>> start

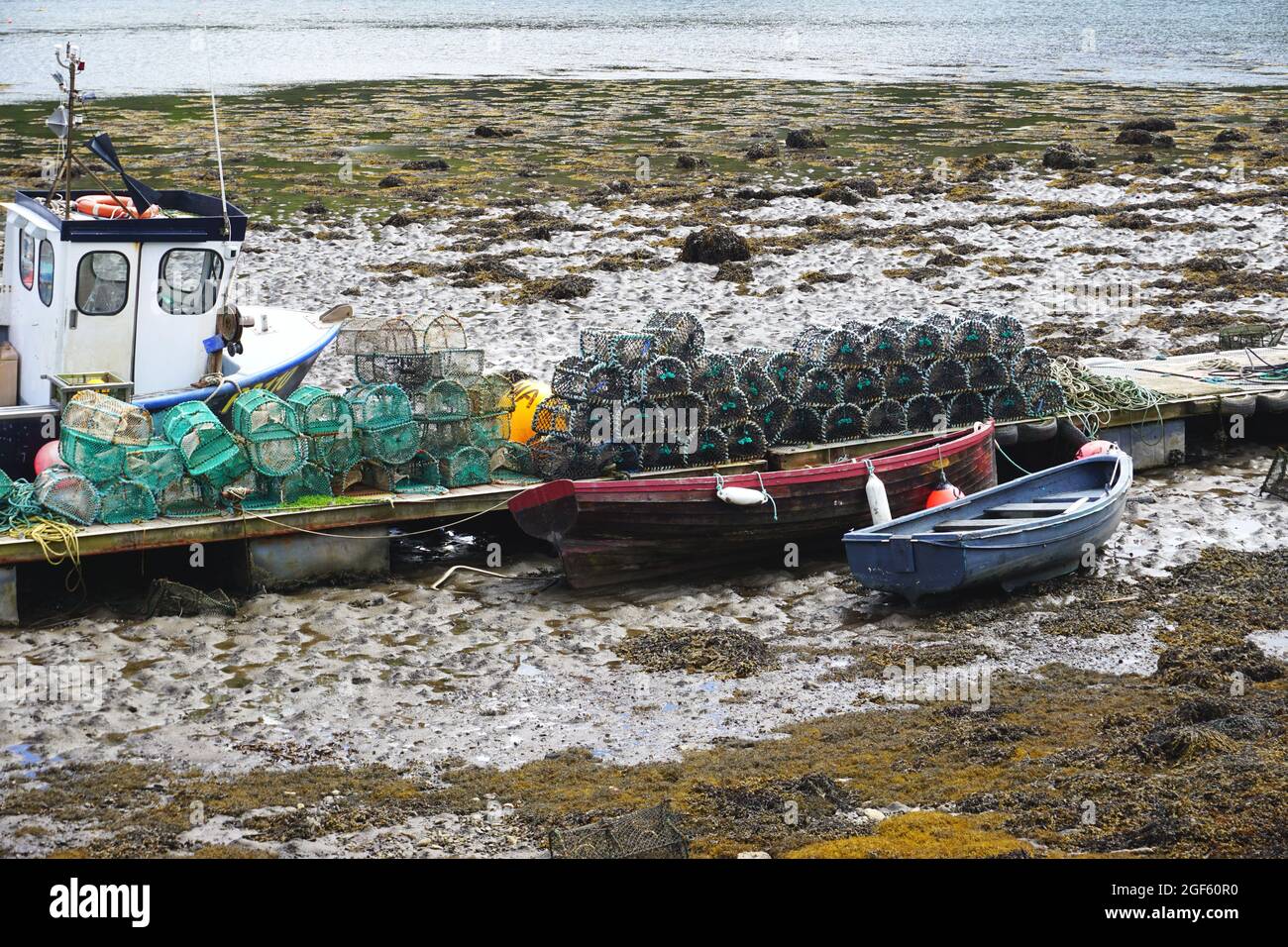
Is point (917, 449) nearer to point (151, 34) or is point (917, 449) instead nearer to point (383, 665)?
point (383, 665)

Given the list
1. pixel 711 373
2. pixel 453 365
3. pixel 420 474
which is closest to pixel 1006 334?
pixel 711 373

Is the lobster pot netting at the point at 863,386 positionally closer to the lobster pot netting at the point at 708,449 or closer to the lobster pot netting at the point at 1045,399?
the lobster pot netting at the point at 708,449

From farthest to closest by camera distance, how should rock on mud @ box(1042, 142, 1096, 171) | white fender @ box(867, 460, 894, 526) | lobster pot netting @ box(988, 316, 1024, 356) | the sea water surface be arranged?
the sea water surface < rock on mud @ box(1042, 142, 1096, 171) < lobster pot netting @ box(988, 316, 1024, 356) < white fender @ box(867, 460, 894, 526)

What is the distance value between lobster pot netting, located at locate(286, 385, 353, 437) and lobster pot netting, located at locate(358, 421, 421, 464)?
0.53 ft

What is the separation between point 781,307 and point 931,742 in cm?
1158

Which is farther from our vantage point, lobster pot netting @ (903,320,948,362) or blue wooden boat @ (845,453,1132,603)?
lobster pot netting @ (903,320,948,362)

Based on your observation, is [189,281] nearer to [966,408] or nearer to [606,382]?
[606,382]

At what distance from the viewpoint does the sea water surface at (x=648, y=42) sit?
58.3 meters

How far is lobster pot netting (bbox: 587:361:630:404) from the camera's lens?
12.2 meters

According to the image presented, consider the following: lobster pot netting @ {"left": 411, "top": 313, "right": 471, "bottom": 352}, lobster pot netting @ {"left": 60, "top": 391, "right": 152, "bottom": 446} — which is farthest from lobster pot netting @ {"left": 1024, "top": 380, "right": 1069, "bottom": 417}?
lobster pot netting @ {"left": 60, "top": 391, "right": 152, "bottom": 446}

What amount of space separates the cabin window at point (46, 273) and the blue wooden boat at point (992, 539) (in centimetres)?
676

>> end

*Exercise goal*: Rewrite every one of the records with "blue wooden boat" changed to "red fishing boat" and everything else left as it is. Leave the pictures out.

*Task solution*:
Is point (917, 449) nearer to point (151, 34) or is point (917, 449) instead nearer to point (383, 665)?
point (383, 665)

Given the list
1. pixel 711 373
2. pixel 453 365
3. pixel 420 474
which is closest to pixel 1006 334?
pixel 711 373

Is the lobster pot netting at the point at 863,386 positionally closer to the lobster pot netting at the point at 708,449 or closer to the lobster pot netting at the point at 1045,399?
the lobster pot netting at the point at 708,449

From farthest to closest by camera distance, how should rock on mud @ box(1042, 142, 1096, 171) | white fender @ box(867, 460, 894, 526) | lobster pot netting @ box(988, 316, 1024, 356) | the sea water surface be arranged?
the sea water surface < rock on mud @ box(1042, 142, 1096, 171) < lobster pot netting @ box(988, 316, 1024, 356) < white fender @ box(867, 460, 894, 526)

What is the distance value between lobster pot netting, located at locate(286, 385, 353, 437) and lobster pot netting, located at locate(358, 421, 421, 464)?
0.53 ft

What is the separation between point 781,307 and point 931,742 in cm?
1158

Which is farther from our vantage point, lobster pot netting @ (903,320,948,362) or red fishing boat @ (845,453,1132,603)?
lobster pot netting @ (903,320,948,362)

Based on your observation, is [189,281] nearer to [966,408] or nearer to [606,382]?
[606,382]

At what distance from the viewpoint does the sea water surface at (x=648, y=42) sit?
58.3 meters

How far is lobster pot netting (bbox: 587:361:630:404) from the camera's lens?
12.2 meters

According to the image presented, consider the following: lobster pot netting @ {"left": 411, "top": 313, "right": 471, "bottom": 352}, lobster pot netting @ {"left": 60, "top": 391, "right": 152, "bottom": 446} — which is farthest from lobster pot netting @ {"left": 1024, "top": 380, "right": 1069, "bottom": 417}?
lobster pot netting @ {"left": 60, "top": 391, "right": 152, "bottom": 446}

What amount of space separates the cabin window at point (46, 273) and the red fishing boat at point (992, 539) (in centimetres)?
676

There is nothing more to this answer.